The Financial Stability Report spells out the bad loan issues but falls short on solutions
Despite a spate of recent efforts, the non-performing assets in the banking system do not seem to be bottoming out in a hurry. Even under normal or ‘baseline’ circumstances, the gross NPAs are expected to increase from 11.6 per cent of gross advances in 2017-18 to 12.2 per cent this year. The NPAs of 11 public sector banks under ‘prompt corrective action’ are slated to worsen from 21 per cent to 22.3 per cent. The latest Financial Stability Report refers to risks arising out of commodity price increases, protectionism, rising interest rates, led by the US, and ruptures in global liquidity as potential macro complications in this scenario. If the spate of large loan defaults is anything to go by, generous provisioning and stringent disclosure norms by way of ‘special mention accounts’ seem justified. The share of large borrowers (those with an exposure over ₹5 crore) in gross NPAs is quite the same since March 2016, at over 85 per cent. How soon the public sector banks come out of the red would in fact seem to depend more on the bankruptcy code resolving some of these big cases than any sudden spurt in lending; in that event, the provisions would translate into profits. The FSR observes that power and telecom remain areas of stress, with garments and food processing doing better. In an interaction with Businessline, Steel Minister Birender Singh observed that the NPA situation had improved remarkably with respect to the sector, following the resolution of Bhushan Steel and Electrosteel debt with smaller ‘haircuts’ than anticipated.
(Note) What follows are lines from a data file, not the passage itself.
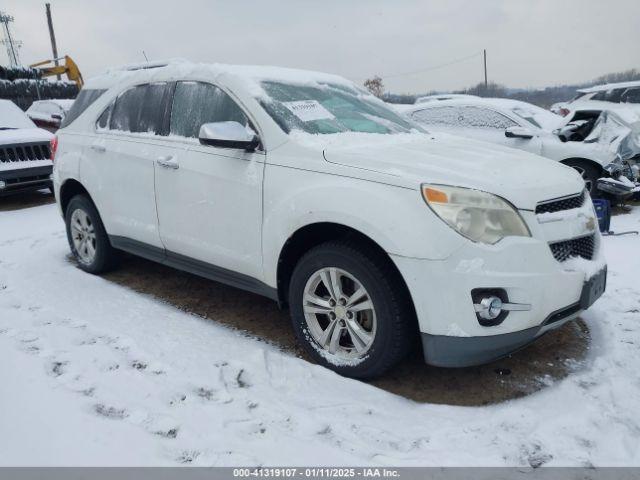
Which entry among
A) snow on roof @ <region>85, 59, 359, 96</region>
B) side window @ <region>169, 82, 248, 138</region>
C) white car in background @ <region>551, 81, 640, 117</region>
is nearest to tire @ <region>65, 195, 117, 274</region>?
snow on roof @ <region>85, 59, 359, 96</region>

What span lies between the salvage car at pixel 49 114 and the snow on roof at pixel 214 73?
347 inches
This is likely to revive lending to steel units all over again.
However, it is in small units that the provisioning could be excessive, with lending being hit as a whole in a climate of apprehension and policing. The RBI and the Centre need to address governance issues rather than indiscriminately wield the bludgeon, as it were. If some private banks have shown much lower NPAs (in the region of 4 per cent), one of the reasons is that their bankers have been trained as specialists, unlike their PSB counterparts who have worked across often disparate verticals. The boards of banks should comprise directors who can be made to account for their decisions. The sector needs robust institutional solutions rather than knee-jerk responses.
The RBI’s approach of linking recapitalisation to taking corrective steps is unexceptionable. But managerial problems need to be addressed as well. NPAs are a product of leaky and corrupt banking systems; they cannot be resolved merely be naming and shaming some individuals.